INSTRUCTIONS FOR THE TASK: Leave the pictures out and reproduce, exactly, the lines from the one with "How far away" through the end of the entries below.

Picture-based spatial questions
········

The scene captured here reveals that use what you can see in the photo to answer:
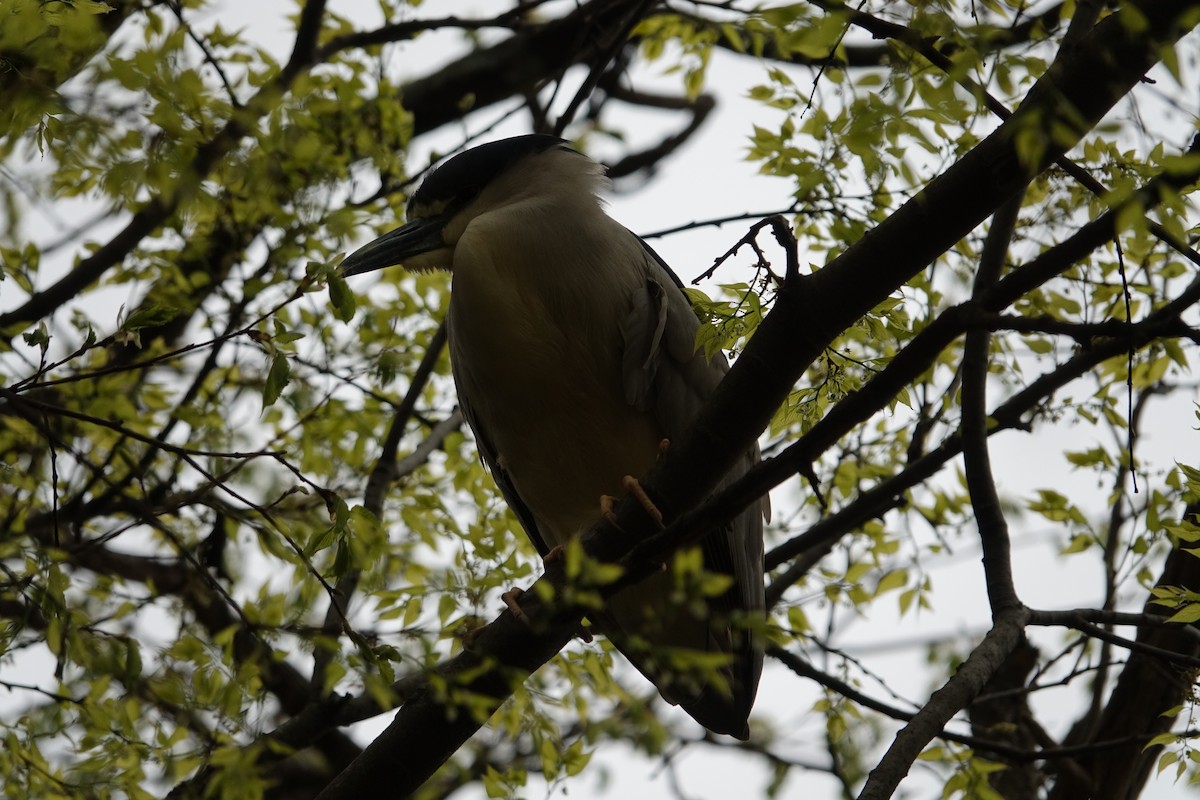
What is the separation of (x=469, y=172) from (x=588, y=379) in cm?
118

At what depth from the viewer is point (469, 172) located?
4293 mm

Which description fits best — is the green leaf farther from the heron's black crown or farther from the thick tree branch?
the heron's black crown

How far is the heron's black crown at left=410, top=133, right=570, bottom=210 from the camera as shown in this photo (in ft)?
14.0

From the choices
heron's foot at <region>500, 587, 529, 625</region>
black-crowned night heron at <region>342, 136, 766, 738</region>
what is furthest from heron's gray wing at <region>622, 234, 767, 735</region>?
heron's foot at <region>500, 587, 529, 625</region>

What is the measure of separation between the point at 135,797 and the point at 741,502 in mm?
1716

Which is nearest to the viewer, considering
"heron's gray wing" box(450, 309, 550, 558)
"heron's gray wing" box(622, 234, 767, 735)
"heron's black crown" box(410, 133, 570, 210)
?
"heron's gray wing" box(622, 234, 767, 735)

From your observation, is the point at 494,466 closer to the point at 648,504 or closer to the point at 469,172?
the point at 469,172

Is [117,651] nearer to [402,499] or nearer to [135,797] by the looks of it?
[135,797]

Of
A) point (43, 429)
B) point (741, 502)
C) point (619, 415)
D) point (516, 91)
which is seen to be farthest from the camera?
point (516, 91)

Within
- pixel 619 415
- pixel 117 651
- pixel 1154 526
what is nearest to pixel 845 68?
pixel 619 415

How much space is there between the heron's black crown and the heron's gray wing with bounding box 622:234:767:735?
2.96ft

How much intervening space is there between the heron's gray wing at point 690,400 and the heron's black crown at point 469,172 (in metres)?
0.90

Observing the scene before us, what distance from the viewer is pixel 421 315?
4.52 m

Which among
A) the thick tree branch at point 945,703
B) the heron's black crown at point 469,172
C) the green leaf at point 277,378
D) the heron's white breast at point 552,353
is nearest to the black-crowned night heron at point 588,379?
the heron's white breast at point 552,353
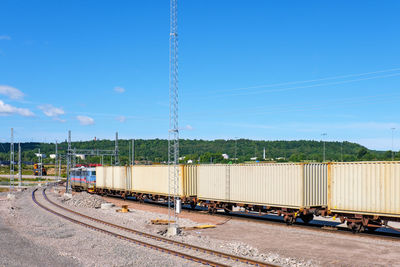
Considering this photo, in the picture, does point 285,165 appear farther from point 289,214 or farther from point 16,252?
point 16,252

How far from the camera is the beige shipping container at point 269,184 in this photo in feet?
74.2

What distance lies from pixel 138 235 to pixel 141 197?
19913mm

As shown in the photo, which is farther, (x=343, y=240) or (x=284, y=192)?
(x=284, y=192)

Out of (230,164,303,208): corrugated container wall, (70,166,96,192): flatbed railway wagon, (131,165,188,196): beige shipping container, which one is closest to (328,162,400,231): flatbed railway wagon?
(230,164,303,208): corrugated container wall

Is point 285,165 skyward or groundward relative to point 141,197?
skyward

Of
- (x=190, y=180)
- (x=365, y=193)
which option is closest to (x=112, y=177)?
(x=190, y=180)

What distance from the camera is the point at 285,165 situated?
2358 centimetres

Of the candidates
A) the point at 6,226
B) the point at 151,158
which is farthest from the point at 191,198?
the point at 151,158

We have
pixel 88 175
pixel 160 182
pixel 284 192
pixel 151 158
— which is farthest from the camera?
pixel 151 158

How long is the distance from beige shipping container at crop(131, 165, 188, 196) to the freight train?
3.23 meters

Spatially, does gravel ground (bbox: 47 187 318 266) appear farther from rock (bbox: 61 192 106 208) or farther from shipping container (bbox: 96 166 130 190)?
shipping container (bbox: 96 166 130 190)

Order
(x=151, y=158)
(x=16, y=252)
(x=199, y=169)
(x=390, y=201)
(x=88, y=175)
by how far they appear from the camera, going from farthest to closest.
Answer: (x=151, y=158) < (x=88, y=175) < (x=199, y=169) < (x=390, y=201) < (x=16, y=252)

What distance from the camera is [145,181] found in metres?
39.0

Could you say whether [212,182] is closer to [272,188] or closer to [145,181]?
[272,188]
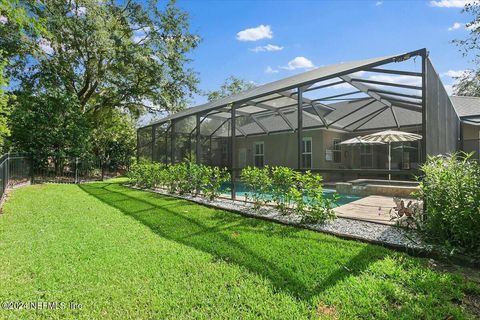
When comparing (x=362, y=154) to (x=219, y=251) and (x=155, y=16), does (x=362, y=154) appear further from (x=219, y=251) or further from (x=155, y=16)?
(x=155, y=16)

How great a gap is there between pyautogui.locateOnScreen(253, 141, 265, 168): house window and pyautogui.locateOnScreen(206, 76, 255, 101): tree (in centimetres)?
1773

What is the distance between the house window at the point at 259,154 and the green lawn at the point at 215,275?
12.1 m

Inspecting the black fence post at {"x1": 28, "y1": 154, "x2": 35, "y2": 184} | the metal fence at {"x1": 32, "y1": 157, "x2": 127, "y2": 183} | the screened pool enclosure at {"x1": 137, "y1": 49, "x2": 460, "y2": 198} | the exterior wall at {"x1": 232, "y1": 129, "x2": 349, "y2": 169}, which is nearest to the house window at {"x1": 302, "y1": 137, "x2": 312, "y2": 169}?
the screened pool enclosure at {"x1": 137, "y1": 49, "x2": 460, "y2": 198}

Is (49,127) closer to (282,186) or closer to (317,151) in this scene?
(282,186)

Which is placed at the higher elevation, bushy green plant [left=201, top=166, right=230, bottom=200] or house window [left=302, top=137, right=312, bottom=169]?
house window [left=302, top=137, right=312, bottom=169]

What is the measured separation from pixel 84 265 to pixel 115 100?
16933 mm

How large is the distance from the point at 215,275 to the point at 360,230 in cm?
279

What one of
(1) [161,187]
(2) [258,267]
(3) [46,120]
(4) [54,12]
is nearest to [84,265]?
(2) [258,267]

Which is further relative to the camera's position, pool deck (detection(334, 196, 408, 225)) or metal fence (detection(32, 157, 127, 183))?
metal fence (detection(32, 157, 127, 183))

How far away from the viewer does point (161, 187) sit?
440 inches

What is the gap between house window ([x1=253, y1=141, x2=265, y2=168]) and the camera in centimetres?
1711

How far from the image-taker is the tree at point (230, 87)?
110 feet

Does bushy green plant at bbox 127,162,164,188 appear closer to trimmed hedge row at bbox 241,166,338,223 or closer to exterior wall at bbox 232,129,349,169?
trimmed hedge row at bbox 241,166,338,223

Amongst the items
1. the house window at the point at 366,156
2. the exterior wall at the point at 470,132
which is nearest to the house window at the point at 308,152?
the house window at the point at 366,156
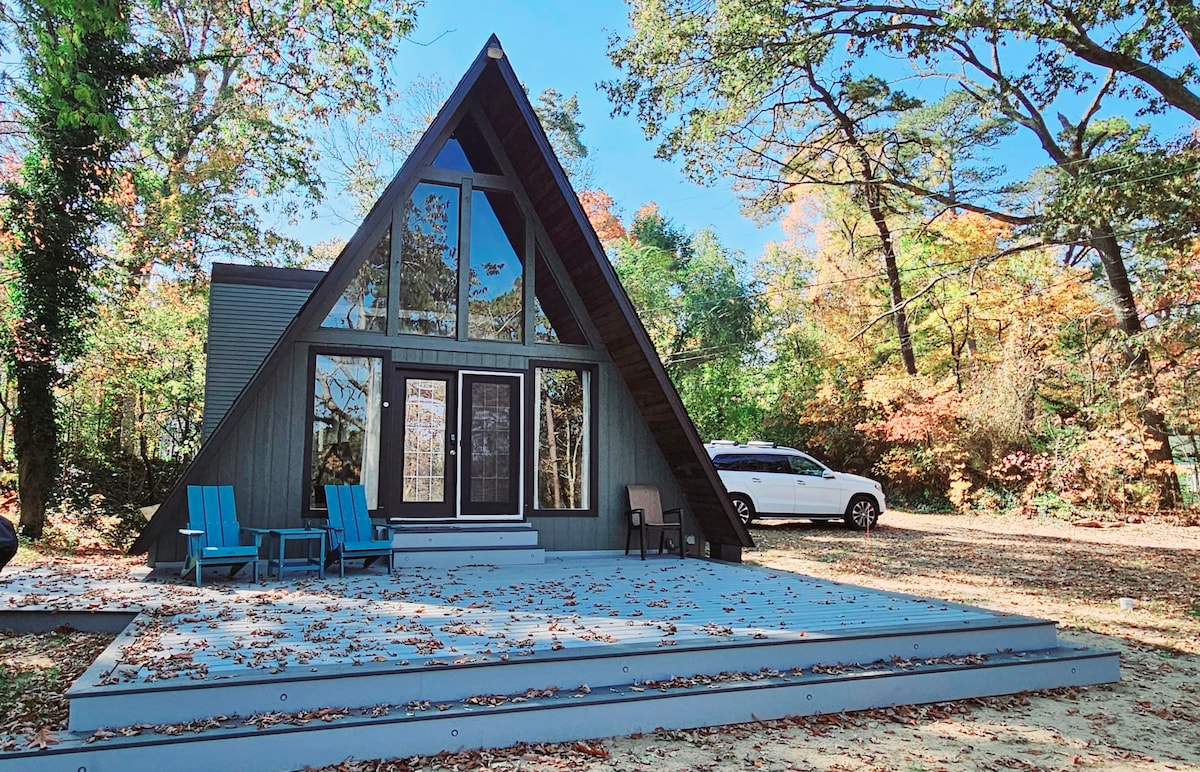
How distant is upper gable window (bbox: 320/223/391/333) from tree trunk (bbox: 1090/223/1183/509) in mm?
8826

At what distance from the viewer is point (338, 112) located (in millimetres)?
15242

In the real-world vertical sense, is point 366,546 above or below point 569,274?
below

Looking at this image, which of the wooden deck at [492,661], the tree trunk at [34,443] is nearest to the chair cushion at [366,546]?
the wooden deck at [492,661]

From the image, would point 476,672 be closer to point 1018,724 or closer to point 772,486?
point 1018,724

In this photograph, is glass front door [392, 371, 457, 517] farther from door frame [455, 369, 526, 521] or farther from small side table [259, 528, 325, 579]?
small side table [259, 528, 325, 579]

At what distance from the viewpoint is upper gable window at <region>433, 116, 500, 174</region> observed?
870 centimetres

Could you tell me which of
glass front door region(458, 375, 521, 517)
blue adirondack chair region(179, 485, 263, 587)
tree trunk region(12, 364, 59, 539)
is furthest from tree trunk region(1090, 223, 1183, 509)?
tree trunk region(12, 364, 59, 539)

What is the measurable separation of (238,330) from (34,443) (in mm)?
3410

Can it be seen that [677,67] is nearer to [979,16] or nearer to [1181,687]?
[979,16]

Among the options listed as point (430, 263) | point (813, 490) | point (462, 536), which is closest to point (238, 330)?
point (430, 263)

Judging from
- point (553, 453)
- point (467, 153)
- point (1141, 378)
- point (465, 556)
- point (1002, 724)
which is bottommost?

········

WRITTEN SOLUTION:
How far away from the viewer does point (161, 187) sit?
440 inches

What is the gap between house window ([x1=253, y1=141, x2=265, y2=168]) and the camera in centimetres?
1711

How far from the image-taker is the tree at point (230, 87)?
110 feet

Does bushy green plant at bbox 127,162,164,188 appear closer to trimmed hedge row at bbox 241,166,338,223 or closer to exterior wall at bbox 232,129,349,169?
trimmed hedge row at bbox 241,166,338,223

Amongst the items
1. the house window at the point at 366,156
2. the exterior wall at the point at 470,132
which is nearest to the house window at the point at 308,152?
the house window at the point at 366,156
How distant is upper gable window (bbox: 320/223/391/333) from tree trunk (bbox: 1090/223/1183/509) in mm?
8826

At what distance from the viewer is point (338, 112) located (in millimetres)?
15242

In the real-world vertical sense, is point 366,546 above or below point 569,274?
below

Looking at this image, which of the wooden deck at [492,661], the tree trunk at [34,443] is nearest to the chair cushion at [366,546]?
the wooden deck at [492,661]

From the image, would point 476,672 be closer to point 1018,724 or closer to point 772,486?
point 1018,724

In this photograph, is glass front door [392, 371, 457, 517] farther from door frame [455, 369, 526, 521] or farther from small side table [259, 528, 325, 579]?
small side table [259, 528, 325, 579]

At what distance from the viewpoint is upper gable window at <region>433, 116, 500, 174</region> observed?
870 centimetres

Could you tell me which of
glass front door region(458, 375, 521, 517)
blue adirondack chair region(179, 485, 263, 587)
tree trunk region(12, 364, 59, 539)
is furthest from tree trunk region(1090, 223, 1183, 509)?
tree trunk region(12, 364, 59, 539)

What is the measurable separation of (238,330) from (34,443) (in mm)?
3410

Can it be seen that [677,67] is nearer to [979,16] or nearer to [1181,687]?
[979,16]

Among the options listed as point (430, 263) | point (813, 490) | point (462, 536), which is closest to point (238, 330)?
point (430, 263)

Judging from
- point (553, 453)
- point (467, 153)
- point (1141, 378)
- point (465, 556)
- point (1002, 724)
which is bottommost?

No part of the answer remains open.